Startup Weekend Pittsburgh is happening this weekend in Pittsburgh.  

Startup Weekend Pittsburgh October 2013

There is a special place in my heart for this organization and for the organizer who organizes this event multiple times each year here in Pittsburgh.  Special thanks to Kit Mueller.

Treatspace was the winner of the first Pittsburgh Startup Weekend.  It is with much honor that I have been asked to be a coach this year.  On Saturday morning I will be giving a talk entitled 'How to Win Startup Weekend.'

I will share the following 'plays' out of what I dub to be a fairly solid 'How to Win Startup Weekend Playbook' -- If you're competing, congratulations and good luck!

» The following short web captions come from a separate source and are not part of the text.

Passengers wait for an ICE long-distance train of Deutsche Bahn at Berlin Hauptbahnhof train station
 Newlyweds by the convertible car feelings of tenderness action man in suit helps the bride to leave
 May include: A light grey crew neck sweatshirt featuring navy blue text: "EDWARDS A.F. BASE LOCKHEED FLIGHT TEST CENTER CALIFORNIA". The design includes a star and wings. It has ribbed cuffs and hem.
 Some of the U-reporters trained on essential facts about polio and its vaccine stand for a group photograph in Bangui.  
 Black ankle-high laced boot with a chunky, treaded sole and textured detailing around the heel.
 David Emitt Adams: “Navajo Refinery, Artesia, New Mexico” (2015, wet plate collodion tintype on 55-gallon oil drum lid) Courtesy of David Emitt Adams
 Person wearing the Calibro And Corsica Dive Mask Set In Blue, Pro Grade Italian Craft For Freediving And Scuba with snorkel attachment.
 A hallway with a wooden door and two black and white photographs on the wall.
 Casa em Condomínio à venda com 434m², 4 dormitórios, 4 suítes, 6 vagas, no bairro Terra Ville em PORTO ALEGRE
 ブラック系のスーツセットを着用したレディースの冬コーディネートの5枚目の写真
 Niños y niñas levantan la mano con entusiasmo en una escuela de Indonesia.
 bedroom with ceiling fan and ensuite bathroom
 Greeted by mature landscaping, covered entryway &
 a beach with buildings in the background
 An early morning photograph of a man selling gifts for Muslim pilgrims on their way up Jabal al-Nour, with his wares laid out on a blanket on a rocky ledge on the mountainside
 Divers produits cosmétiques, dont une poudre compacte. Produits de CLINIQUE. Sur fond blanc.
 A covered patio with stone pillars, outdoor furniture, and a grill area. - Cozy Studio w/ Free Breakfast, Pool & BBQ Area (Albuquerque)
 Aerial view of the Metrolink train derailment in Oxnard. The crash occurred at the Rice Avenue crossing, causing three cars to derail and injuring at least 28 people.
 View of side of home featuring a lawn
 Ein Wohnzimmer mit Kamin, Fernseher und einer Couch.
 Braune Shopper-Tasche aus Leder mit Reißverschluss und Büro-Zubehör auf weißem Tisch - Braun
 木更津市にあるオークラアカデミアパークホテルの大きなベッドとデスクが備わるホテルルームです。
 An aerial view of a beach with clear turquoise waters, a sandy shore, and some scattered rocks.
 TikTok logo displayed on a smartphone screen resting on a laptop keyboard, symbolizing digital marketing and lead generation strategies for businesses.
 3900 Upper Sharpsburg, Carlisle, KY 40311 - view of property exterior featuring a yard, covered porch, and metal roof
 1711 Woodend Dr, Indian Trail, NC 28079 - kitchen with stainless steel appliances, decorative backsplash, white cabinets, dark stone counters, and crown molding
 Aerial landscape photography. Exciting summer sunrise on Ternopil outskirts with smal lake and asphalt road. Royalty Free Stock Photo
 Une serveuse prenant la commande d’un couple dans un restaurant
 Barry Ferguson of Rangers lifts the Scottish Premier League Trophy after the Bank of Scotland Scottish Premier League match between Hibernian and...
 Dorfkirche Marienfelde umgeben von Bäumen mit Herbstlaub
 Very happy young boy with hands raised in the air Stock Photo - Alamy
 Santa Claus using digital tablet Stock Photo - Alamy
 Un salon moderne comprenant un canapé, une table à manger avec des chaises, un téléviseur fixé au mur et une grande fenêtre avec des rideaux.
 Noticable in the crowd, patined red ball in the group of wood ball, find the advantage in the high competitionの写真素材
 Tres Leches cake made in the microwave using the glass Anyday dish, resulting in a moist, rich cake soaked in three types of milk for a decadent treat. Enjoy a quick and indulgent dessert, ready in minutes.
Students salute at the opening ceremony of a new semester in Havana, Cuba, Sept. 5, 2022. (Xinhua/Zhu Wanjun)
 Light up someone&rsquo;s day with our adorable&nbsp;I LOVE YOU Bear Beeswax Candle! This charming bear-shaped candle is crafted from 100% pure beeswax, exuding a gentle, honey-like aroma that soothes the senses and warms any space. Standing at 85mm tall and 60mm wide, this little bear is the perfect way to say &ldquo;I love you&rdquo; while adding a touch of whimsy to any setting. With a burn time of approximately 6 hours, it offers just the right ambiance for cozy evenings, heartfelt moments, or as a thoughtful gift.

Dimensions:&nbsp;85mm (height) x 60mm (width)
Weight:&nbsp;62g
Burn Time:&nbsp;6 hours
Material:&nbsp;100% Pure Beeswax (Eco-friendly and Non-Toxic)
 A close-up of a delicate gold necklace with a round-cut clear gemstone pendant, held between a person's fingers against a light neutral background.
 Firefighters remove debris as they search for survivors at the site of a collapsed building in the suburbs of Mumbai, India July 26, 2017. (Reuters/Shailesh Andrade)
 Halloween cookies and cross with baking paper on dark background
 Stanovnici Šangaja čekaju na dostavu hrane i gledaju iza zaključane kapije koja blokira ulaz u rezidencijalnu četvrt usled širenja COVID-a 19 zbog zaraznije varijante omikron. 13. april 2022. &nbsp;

  1. Know Your Audience.  The other attendees are not the judges, but they are a key to your success.  You want them cheering when you’re presenting so make friends.  Lots of friends.
  2. Recruit people from each of these four disciplines: business/marketing, front end development, back end development, and design.  If you’re missing a quadrant, you should consider bailing and join another team.
  3. Build a large team.  Ten people can get done twice the work of five people.
  4. Steal one of the mentors.  Convince them to work exclusively on your idea for the entire weekend.
  5. SMVP – Streamlined MVP.  The product doesn’t even need to reach viable stage; it just needs the bare essentials to survive a sixty second demo… controlled by you.  You do not need anyone else to be able to use your product.  However, that demo does need to give everyone a taste of how great your team’s idea is and/or can be.
  6. Get REAL Customers – Get customers to buyin and prepay for your product.  The more impressive the title the better.  Interview them and get quotes as to why your product is a market winner.  Video tape it.  Show a 30 second clip of the quote(s) and the money changing hands. 
  7. 10/20/30 = 5/5/30. Utilize topics from Guy Kawasaki’s 10/20/30 rule as a guide, but turn it into five slides in five minutes at thirty point font.  Remember your demo also needs to fit within that same five minutes.  Make sure you clarify the business case and the revenue model – how you make money and profit should be crystal clear, obvious and feasible.
  8. Check your presentation against the judging criteria again and again.  Criteria must be covered.  Everything else, cut.
  9. Explain your idea via demo.  Do this first i.e. before any other part of your presentation.
  10. Tell the user story.  In less than a minute visualize the user story and create a crystal clear understanding of the use case behind your company.
  11. Practice, practice, practice.  Nail your presentation.